GROWN from humble beginnings, the Birchip Cropping Group is celebrating 20 years of research on February 9 with a 1920s-themed ball.
Organisers are expecting 200 people to attend the black-tie event at the Birchip Hotel, including founding members of the group, current and former staff, local farmers and business associates.
Former board chairman and founding member Ian McClelland said the organisation had undergone significant growth since the group was formed by about 20 progressive farmers who held regular farm management discussion groups.
They were inspired to begin conducting local research in 1992 after attending a field day in Hart, South Australia.
“There was a lot of work and research being done on herbicides in other states but little being done in Victoria so we tried to replicate some of the stuff Hart did,” Mr McClelland said.
They wanted to create a group to conduct research and demonstrations on local on farmers’ properties to make sure the results were local and presented to farmers quickly and easily, he said.
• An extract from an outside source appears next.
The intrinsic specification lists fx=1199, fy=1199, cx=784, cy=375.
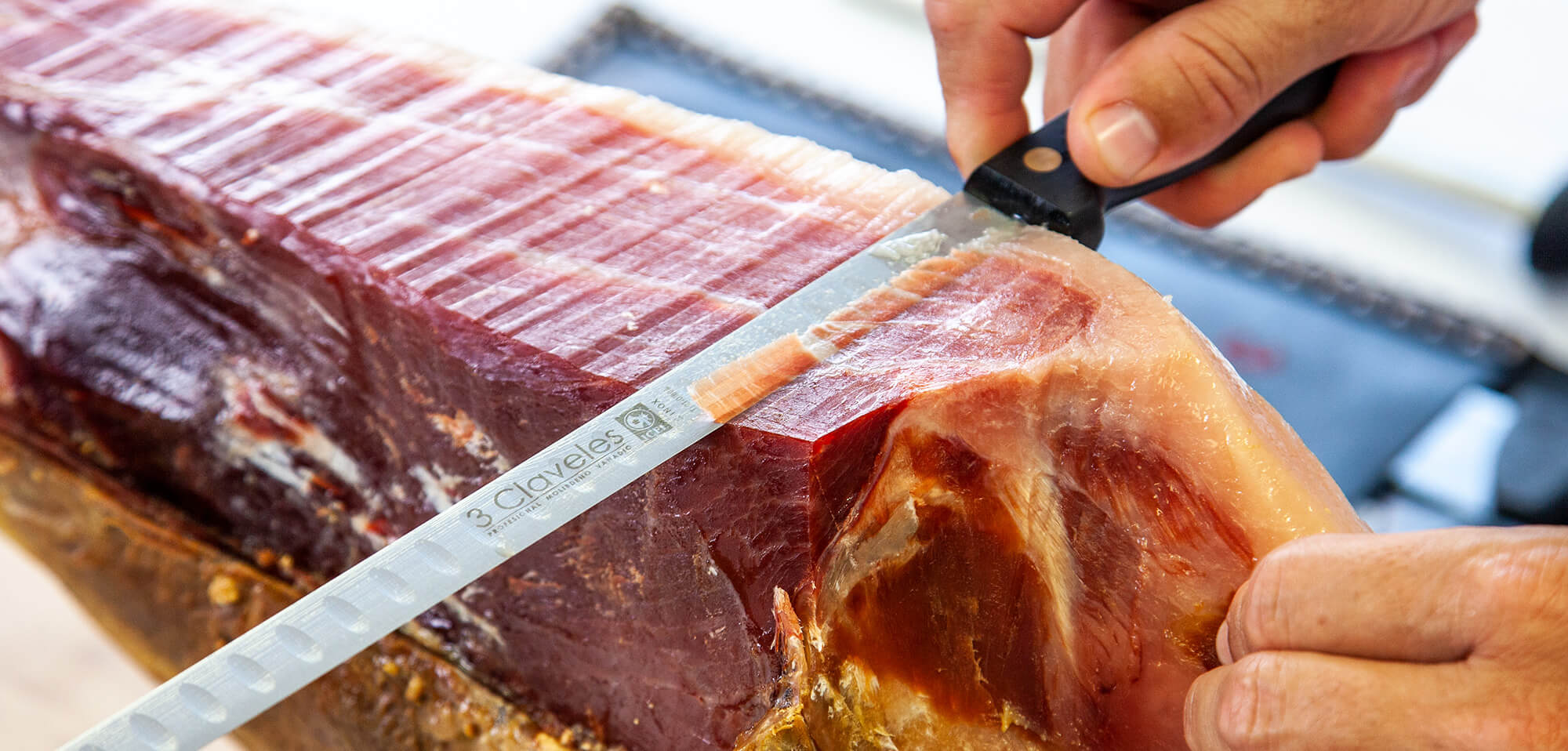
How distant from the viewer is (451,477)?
158 cm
Their first piece of research tested 126 herbicides on different locally grown crops.
“And it’s just grown from there,” Mr McClelland said.
BCG board chairwoman Caroline Welsh said the group’s growth was astounding.
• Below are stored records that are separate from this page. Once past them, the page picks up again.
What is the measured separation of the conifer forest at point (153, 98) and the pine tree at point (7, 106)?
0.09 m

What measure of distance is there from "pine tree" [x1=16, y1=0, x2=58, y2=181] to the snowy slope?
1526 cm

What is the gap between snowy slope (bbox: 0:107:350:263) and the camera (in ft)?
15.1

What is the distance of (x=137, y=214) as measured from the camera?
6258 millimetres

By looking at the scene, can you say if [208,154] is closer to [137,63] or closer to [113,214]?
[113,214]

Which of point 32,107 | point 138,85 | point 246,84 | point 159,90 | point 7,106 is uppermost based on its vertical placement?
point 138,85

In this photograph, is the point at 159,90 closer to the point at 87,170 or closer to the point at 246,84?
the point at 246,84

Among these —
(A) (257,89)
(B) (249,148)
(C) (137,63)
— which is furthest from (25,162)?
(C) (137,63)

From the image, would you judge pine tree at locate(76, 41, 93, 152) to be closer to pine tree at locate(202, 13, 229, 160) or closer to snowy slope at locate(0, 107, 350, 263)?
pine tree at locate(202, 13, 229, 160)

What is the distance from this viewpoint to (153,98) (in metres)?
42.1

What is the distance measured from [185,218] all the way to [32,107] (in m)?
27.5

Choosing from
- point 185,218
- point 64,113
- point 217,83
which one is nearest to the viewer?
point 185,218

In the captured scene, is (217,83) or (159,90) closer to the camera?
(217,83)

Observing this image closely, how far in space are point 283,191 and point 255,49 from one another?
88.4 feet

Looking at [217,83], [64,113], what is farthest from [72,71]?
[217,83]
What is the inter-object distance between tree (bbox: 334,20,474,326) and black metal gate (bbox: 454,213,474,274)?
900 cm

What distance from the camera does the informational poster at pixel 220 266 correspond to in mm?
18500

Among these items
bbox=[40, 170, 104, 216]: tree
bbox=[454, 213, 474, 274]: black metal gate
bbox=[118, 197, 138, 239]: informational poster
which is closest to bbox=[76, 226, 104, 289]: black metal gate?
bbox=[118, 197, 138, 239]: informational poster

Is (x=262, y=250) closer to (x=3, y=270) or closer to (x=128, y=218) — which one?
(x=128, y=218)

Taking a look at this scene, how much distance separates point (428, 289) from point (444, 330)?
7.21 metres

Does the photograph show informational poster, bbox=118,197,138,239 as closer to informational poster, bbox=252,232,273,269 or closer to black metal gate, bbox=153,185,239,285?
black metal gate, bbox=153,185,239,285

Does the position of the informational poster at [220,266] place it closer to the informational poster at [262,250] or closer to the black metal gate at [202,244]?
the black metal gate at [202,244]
“It’s amazing to think it started off with 20 farmers who run a lot of the field days and demonstrations themselves, with not much money and facilities.
“Twenty years later we have our own purpose-built building, 20 staff members, a board of 10 people who oversee all of that and we have an annual turnover of nearly $3 million.”
The not-for-profit agricultural research organisation currently has 420 farming business members and holds demonstrations and workshops weekly.
In 2012 alone the BCG managed 5000 research and demonstration plots, investigating a range of issues affecting farmers such as climate change, pest and weed management and economic modelling.
It also conducted a large-scale social research paper with Melbourne University to find out how the millenium drought affected farming families.
Ms Welsh said the BCG’s core values remained the same despite its larger scale.
“It’s our mission to improve the prosperity of farmers and rural communities,” she said.
“I think the good thing about Birchip is we haven’t lost our way.
“We still hold lots of trials and research on farmers’ properties, and run expos, extension and communication events.” Mr McClelland agreed the BCG message was unchanged in 20 years.
“We’ve always wanted to help farmers make better decisions on their farm so they can put back into the community,” he said.
“We provide a platform for researchers and industry to give advice to farmers.”
Ms Welsh said the ball was not about spreading information or research, but purely about having a good time.
“We want it to be a pure celebration,” she said.
“All of our BCG events provide information, but this is to celebrate how BCG has not only improved the prosperity of farmers in the region, but made sure there’s that time for farmers to communicate and develop a social network.”